======== Bereitgestellte Zeilen
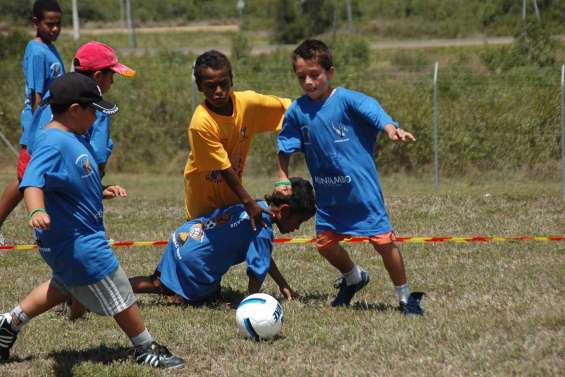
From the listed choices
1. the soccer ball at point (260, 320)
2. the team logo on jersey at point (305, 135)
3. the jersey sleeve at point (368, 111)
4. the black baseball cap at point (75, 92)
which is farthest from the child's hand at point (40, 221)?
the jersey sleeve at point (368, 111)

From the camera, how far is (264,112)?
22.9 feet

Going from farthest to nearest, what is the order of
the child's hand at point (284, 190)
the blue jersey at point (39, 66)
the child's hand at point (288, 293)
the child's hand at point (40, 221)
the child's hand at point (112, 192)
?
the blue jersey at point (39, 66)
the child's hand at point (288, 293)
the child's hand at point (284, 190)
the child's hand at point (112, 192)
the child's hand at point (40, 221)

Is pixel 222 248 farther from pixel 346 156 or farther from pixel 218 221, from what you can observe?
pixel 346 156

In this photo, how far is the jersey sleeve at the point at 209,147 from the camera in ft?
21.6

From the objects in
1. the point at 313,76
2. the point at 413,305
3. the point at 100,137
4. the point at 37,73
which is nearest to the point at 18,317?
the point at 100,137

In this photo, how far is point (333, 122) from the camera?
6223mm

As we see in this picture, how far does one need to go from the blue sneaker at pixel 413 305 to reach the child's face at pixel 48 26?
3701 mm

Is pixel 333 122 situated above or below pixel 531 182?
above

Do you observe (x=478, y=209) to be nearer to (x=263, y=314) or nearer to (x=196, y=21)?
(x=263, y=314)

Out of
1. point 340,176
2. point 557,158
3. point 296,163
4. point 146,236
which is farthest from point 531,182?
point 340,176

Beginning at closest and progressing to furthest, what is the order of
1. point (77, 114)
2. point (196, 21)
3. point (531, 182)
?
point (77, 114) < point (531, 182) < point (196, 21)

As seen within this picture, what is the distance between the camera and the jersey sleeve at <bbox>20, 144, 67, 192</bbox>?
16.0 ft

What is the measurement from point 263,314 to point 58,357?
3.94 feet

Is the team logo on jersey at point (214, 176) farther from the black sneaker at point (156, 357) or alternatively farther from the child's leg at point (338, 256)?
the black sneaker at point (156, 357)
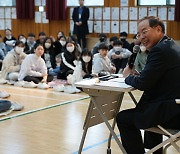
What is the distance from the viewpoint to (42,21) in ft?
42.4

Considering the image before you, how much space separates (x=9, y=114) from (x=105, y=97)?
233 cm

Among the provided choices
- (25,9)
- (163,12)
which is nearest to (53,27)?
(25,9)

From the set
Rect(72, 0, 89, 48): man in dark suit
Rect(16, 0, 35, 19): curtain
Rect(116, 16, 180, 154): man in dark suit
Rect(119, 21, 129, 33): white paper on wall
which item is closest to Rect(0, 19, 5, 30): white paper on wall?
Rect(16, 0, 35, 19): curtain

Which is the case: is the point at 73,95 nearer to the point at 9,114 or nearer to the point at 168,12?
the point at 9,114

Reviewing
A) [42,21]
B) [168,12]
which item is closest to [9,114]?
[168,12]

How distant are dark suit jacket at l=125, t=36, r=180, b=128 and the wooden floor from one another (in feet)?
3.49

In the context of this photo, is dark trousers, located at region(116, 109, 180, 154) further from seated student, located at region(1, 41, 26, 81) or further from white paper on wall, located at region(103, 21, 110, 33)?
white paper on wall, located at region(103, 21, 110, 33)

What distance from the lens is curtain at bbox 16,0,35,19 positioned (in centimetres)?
================
======== Bereitgestellte Zeilen
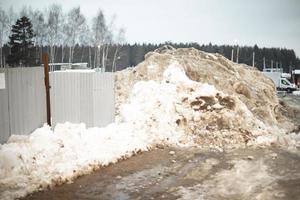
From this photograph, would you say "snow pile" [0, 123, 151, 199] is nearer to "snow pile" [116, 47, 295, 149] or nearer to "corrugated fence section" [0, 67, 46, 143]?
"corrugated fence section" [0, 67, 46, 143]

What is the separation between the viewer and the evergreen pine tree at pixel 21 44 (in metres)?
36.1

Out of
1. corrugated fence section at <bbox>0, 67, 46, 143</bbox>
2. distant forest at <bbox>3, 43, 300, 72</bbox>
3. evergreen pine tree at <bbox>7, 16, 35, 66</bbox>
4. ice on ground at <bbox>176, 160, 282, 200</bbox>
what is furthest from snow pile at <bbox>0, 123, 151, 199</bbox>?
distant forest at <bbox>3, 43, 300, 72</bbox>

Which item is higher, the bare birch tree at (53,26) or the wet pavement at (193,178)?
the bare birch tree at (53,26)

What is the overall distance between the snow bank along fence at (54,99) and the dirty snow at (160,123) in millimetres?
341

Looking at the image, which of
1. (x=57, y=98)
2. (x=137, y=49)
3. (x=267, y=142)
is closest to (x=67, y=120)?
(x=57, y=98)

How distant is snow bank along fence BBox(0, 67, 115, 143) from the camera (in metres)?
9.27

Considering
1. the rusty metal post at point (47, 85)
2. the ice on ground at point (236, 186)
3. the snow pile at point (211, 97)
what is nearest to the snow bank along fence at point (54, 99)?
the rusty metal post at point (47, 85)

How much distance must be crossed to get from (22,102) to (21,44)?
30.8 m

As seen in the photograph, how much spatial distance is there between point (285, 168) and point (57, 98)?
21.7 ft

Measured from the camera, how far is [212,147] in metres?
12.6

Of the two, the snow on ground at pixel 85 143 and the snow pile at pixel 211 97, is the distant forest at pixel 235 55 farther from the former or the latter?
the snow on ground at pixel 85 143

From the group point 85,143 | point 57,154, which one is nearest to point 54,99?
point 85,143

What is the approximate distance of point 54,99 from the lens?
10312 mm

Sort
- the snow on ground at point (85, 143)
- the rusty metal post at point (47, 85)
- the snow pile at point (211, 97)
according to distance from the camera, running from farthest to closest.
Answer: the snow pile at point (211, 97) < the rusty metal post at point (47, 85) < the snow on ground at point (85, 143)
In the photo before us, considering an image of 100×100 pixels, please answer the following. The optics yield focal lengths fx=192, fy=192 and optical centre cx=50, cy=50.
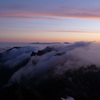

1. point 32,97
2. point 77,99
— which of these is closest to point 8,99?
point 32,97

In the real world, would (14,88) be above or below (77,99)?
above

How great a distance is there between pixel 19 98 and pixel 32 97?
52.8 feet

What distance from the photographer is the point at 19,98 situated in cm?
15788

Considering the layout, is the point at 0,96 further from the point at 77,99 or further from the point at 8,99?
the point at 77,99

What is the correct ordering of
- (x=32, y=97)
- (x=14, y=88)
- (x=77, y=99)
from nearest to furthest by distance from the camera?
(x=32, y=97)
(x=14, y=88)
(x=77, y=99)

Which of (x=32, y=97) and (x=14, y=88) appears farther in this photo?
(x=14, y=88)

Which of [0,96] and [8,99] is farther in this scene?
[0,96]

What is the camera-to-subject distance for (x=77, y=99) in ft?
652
================
======== Bereitgestellte Zeilen
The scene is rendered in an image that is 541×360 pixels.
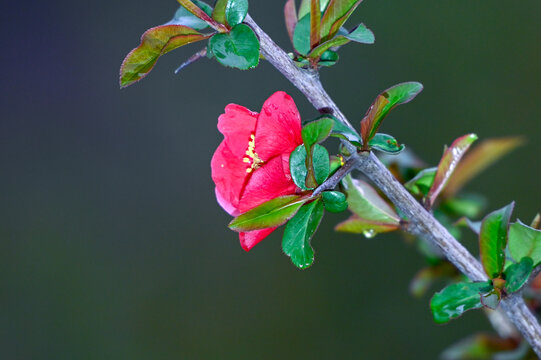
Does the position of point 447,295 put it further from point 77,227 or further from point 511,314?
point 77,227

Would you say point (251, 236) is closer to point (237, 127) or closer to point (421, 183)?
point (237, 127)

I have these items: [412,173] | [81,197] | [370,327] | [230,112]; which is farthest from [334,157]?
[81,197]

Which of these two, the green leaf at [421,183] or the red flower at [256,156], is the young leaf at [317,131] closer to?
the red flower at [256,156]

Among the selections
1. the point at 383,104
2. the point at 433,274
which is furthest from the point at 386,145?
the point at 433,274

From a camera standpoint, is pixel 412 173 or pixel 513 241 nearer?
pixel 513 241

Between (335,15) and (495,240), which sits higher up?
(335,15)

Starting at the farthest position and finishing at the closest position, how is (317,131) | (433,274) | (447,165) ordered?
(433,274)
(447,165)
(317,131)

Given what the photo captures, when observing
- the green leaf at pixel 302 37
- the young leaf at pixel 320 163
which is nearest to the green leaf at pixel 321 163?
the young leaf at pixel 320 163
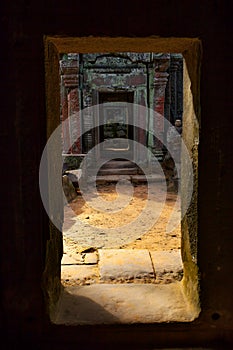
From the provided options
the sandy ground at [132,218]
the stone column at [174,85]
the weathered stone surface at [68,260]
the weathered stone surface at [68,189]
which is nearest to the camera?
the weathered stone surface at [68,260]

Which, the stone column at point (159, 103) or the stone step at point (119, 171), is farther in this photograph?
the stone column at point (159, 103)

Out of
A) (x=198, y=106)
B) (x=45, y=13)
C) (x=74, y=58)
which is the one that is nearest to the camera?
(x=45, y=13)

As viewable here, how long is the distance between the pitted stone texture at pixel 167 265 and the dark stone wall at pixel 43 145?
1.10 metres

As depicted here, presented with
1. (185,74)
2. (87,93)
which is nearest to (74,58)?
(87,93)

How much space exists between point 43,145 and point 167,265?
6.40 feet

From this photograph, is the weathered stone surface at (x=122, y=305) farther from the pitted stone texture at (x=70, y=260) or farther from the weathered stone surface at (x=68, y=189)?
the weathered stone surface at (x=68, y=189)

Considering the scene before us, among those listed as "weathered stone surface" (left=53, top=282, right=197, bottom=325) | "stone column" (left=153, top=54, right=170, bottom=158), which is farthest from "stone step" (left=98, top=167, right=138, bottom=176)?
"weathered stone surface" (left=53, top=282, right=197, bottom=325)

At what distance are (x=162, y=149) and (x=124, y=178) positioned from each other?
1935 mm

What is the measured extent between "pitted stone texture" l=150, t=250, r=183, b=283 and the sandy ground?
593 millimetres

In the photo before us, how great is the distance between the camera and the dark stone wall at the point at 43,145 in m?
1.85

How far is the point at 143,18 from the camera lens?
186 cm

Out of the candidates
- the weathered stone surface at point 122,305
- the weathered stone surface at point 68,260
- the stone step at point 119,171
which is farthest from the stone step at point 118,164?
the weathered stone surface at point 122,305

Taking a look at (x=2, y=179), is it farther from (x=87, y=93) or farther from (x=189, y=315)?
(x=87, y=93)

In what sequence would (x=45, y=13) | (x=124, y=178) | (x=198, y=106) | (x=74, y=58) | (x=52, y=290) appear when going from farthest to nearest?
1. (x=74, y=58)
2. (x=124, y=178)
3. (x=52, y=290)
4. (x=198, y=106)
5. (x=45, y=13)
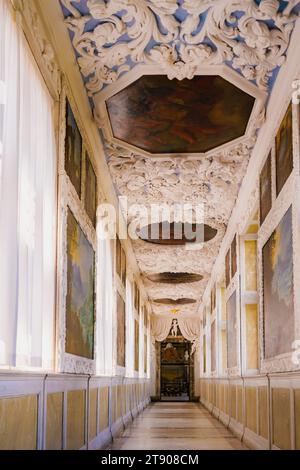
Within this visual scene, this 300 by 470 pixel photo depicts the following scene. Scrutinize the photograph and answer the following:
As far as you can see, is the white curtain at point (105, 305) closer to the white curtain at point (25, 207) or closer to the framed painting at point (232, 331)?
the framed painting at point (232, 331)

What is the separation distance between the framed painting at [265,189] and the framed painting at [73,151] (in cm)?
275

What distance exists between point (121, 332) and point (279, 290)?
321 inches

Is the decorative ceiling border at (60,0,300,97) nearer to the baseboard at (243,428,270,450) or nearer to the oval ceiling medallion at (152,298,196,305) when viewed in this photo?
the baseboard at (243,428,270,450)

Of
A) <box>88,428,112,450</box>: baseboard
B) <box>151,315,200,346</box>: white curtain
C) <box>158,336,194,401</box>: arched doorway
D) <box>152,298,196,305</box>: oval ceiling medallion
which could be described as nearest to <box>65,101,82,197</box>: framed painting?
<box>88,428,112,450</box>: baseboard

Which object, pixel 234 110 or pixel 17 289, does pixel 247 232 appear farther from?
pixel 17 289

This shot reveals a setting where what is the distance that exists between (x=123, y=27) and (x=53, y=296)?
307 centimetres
================
§ Deine Aufgabe
Gib an, wie viele der Zeilen oben das Wort „bottom“ enthalten, und nenne nur die Zahl. Groß- und Kleinschreibung werden dabei unterschieden.

§ Das Ergebnis
2